Although the Greeks noted the effects of light traveling through naturally occurring pinholes over two thousand years ago, it has only been 161 years since Sir David Brewster of Scotland took the very first pinhole camera photograph. A pinhole camera is created by constructing a light-proof container (often a shoebox) with a tiny hole in one side. Much like the workings of the human eye, when light travels through the hole an inverted image is projected onto the back side of the box. When fitted with film or photographic paper the simple container can capture this image “negative” for development. There is a complex science behind the creation of a perfect pinhole photograph that takes into account the brightness of the environment, the size of the pinhole, and the distance between the hole and film or paper, but many pinhole enthusiasts prefer to master their craft through trial and error instead.

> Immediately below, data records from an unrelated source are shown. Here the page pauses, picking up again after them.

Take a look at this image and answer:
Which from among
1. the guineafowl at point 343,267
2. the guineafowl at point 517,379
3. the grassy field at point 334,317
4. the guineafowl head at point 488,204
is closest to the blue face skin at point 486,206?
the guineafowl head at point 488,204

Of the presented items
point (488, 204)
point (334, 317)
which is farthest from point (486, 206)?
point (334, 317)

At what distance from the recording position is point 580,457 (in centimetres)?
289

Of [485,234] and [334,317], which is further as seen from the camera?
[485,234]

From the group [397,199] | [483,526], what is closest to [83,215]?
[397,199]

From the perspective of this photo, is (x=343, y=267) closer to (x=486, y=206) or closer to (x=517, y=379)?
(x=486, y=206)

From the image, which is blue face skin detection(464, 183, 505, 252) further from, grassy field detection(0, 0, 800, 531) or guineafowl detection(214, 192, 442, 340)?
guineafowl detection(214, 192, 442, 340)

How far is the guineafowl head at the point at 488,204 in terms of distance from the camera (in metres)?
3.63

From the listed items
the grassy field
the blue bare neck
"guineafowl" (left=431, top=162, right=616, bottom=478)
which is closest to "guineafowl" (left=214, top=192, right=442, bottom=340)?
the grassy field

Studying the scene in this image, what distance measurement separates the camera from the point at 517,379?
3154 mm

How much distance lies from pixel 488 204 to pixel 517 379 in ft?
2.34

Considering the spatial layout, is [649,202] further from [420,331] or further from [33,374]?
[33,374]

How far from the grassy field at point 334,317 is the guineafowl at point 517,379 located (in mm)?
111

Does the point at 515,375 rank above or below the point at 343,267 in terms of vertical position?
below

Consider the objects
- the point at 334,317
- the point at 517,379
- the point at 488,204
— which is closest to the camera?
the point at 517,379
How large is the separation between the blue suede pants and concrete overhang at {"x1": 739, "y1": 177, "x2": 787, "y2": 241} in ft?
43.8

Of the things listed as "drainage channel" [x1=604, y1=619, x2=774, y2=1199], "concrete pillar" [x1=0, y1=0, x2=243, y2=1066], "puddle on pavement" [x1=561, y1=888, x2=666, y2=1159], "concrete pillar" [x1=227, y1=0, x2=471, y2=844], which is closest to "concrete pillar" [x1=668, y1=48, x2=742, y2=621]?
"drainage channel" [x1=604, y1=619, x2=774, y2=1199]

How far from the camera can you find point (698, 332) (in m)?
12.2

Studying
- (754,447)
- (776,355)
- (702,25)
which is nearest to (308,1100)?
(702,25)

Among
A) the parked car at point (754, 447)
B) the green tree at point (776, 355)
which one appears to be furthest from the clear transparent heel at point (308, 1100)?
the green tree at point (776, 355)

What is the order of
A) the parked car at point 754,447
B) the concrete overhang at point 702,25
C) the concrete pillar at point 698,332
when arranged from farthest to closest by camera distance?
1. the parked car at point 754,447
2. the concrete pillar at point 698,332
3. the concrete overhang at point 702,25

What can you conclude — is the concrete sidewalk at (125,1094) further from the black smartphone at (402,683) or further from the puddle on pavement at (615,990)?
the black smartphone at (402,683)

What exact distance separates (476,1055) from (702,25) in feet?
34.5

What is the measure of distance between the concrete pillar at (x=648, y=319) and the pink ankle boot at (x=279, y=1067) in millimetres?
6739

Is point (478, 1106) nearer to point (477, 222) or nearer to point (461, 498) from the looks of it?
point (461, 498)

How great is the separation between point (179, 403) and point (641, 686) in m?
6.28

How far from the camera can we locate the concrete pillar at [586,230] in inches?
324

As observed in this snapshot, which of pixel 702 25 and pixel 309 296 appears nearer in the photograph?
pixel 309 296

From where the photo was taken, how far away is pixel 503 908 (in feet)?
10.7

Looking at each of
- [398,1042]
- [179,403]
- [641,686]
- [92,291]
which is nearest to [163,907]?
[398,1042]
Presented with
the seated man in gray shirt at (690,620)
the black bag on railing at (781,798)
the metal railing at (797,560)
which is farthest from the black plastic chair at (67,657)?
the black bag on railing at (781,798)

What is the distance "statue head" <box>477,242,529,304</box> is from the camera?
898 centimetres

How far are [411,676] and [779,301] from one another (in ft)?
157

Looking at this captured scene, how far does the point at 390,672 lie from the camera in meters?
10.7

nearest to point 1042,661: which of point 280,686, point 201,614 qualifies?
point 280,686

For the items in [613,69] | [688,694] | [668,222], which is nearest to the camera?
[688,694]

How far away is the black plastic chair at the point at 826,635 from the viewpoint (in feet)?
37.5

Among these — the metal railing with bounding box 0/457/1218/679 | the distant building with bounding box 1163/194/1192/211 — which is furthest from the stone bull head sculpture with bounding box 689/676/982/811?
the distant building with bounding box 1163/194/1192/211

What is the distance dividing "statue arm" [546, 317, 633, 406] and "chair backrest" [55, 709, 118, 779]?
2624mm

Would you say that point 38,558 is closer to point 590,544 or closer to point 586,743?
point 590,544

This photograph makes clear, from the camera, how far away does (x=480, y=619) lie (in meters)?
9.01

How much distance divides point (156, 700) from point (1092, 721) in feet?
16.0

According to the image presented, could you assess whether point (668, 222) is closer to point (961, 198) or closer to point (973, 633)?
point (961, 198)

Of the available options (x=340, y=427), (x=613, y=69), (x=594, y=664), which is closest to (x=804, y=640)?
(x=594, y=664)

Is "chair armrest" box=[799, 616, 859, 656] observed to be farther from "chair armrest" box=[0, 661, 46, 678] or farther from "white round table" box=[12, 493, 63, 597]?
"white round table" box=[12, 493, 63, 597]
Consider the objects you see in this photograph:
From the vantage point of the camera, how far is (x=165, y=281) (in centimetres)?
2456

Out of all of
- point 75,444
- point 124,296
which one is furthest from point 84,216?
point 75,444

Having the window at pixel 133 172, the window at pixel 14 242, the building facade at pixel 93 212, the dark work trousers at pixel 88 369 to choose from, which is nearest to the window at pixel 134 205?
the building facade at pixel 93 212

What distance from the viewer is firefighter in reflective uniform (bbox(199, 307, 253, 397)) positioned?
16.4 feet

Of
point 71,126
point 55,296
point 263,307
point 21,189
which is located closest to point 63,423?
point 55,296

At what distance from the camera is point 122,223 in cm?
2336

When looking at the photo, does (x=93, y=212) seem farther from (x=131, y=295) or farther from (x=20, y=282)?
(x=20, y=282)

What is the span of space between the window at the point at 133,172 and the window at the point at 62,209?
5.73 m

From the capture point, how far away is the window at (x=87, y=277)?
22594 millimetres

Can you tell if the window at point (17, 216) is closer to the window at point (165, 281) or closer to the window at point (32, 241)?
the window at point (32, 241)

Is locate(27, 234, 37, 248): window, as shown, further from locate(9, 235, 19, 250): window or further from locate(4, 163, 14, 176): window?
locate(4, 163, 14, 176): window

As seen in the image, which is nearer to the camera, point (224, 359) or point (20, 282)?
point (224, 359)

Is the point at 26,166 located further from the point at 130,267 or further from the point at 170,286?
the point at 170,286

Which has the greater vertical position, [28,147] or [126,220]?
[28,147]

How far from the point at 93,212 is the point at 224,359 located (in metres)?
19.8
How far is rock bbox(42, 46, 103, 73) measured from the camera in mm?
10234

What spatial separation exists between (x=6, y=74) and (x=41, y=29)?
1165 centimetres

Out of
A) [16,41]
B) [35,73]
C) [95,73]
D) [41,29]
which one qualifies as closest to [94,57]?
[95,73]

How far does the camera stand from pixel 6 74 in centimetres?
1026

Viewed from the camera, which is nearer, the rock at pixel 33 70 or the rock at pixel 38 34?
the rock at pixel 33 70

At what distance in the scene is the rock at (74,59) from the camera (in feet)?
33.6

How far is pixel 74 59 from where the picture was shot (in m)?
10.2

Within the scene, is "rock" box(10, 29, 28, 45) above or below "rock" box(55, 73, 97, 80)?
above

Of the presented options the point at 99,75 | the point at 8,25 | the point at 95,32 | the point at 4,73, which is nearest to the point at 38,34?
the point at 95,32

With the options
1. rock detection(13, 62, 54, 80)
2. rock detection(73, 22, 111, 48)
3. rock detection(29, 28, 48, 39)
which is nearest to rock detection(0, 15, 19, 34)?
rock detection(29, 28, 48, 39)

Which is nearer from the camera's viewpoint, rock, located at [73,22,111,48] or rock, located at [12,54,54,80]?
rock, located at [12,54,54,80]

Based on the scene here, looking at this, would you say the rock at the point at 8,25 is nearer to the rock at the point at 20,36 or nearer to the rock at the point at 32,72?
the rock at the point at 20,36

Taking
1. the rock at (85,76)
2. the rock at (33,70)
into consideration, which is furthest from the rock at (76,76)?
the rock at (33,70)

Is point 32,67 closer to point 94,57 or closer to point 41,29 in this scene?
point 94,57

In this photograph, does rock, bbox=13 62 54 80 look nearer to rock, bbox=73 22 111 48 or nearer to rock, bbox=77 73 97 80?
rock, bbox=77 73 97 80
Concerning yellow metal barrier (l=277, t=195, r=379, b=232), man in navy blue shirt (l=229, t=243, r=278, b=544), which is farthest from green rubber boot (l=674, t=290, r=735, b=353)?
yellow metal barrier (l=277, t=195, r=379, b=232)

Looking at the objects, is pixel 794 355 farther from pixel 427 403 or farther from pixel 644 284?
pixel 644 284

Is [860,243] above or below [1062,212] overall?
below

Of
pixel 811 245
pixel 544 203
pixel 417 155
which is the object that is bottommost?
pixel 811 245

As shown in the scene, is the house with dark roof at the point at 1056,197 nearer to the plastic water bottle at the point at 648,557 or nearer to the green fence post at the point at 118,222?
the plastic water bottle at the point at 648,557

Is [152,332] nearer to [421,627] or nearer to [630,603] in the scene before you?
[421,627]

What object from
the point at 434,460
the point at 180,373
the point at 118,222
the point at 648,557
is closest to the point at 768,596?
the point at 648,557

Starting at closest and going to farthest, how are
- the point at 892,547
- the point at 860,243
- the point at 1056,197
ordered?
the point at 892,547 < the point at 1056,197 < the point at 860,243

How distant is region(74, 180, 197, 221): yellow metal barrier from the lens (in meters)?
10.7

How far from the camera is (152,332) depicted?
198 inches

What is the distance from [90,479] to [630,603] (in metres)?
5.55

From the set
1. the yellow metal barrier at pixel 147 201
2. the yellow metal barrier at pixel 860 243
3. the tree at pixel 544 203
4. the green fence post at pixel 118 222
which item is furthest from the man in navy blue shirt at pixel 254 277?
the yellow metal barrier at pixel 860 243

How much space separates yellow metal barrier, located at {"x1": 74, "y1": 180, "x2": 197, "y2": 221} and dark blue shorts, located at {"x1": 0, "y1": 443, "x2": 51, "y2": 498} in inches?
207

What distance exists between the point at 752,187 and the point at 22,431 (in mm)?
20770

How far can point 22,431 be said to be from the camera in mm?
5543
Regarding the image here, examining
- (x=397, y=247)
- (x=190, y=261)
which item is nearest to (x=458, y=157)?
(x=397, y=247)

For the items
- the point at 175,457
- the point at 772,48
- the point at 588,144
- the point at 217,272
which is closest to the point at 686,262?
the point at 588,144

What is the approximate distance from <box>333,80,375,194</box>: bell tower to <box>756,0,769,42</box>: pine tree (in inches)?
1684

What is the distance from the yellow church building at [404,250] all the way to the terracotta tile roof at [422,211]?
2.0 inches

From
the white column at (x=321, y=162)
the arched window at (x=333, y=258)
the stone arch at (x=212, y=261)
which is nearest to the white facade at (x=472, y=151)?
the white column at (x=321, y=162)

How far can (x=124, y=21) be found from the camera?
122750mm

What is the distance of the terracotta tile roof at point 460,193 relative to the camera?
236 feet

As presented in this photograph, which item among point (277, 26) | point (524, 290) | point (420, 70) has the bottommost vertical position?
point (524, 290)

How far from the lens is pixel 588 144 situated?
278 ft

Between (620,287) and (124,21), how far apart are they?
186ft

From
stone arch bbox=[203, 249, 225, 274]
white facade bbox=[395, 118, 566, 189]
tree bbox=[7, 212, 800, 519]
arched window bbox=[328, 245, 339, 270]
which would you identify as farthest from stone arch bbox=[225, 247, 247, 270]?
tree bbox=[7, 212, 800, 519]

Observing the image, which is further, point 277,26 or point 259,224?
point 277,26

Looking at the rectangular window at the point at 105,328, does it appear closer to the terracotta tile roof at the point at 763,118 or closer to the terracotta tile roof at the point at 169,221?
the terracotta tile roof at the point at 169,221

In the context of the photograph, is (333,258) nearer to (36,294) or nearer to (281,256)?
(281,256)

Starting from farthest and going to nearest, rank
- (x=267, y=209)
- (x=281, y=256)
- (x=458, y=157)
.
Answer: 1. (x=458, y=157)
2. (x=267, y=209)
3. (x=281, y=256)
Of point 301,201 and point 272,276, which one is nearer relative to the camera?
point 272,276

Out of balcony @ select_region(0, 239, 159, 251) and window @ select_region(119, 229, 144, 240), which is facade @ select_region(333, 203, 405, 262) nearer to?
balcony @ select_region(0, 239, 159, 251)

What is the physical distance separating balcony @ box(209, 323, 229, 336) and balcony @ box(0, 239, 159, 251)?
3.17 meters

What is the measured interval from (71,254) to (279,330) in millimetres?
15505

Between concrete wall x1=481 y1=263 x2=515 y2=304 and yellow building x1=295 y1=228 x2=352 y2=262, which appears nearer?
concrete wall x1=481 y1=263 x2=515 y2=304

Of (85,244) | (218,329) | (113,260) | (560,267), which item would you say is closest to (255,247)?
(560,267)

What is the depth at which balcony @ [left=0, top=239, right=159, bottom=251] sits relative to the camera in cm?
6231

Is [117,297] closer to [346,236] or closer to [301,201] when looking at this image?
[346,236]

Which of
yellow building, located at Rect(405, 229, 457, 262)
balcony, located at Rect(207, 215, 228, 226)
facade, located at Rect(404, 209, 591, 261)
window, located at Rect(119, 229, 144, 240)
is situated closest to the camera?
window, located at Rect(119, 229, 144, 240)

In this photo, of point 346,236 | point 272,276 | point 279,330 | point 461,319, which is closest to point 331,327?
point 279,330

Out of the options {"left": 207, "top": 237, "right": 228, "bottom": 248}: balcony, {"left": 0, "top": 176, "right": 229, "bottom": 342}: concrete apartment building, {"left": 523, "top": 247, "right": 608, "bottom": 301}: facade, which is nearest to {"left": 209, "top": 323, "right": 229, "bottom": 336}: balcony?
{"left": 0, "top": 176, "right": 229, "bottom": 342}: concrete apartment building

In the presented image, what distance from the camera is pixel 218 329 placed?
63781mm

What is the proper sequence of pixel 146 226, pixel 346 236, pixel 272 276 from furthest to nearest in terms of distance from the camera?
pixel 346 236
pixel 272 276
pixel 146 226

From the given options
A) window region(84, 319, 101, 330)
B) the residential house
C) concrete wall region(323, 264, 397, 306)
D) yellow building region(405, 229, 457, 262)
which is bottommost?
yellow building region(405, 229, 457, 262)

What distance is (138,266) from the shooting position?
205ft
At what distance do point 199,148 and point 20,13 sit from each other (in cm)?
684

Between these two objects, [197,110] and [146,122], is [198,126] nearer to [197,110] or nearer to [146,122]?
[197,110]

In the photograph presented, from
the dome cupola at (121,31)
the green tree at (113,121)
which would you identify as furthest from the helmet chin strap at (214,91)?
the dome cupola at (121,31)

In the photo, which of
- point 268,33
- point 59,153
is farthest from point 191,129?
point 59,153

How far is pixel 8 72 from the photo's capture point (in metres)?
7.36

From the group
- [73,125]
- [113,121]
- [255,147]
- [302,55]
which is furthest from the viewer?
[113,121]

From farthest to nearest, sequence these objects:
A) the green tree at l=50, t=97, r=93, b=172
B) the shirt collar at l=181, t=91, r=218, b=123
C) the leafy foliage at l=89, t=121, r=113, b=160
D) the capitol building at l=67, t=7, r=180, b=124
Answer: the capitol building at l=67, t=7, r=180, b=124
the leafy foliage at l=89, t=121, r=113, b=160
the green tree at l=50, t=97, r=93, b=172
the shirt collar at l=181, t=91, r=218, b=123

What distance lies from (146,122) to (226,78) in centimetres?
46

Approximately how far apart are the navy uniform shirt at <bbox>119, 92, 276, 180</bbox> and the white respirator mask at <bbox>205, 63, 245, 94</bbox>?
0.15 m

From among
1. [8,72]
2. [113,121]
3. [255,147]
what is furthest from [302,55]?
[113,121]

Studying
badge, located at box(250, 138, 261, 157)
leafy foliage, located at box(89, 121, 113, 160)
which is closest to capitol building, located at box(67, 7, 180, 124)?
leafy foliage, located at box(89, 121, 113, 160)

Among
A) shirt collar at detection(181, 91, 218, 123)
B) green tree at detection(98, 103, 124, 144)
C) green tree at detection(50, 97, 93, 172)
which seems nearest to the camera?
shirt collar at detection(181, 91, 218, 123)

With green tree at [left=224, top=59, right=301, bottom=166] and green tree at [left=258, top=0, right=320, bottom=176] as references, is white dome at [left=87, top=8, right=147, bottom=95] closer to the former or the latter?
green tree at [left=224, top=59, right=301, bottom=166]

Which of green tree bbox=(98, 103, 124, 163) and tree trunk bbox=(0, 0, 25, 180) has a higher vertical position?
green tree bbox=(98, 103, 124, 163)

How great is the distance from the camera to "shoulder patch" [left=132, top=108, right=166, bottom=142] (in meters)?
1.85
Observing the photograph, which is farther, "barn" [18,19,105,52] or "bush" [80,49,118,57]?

I have always been fascinated by photography and I’ve never forgotten how much I liked working in the darkroom during middle school photography class. In high school I pursued music to fulfill my arts requirements, but a part of me has always remained partial to photographic art. I was in my early twenties when digital cameras became the standard and I remember being thrilled with the ability to take as many pictures as I desired without having to worry about the cost of developing them later. Those early cameras were huge and heavy, and nothing like the sharp high megapixel devices of today — my cellphone takes pictures ten times better than the ones I captured with my first digital camera (which I believe put me out something close to $500!).
While I have enjoyed photography in a sort of passive way, Chris is an active aficionado. He has a wonderful Nikon camera that he totes around to all of our family events and on many of our daily celebrations. As a trained graphic designer he’s very much the artist of the family and is perfectly happy spending the morning taking pictures of his car or wandering through downtown Fredericksburg to capture some shots. Between my fondness and his passion for photography we have both been looking forward to celebrating World Pinhole Photography Day for quite some time.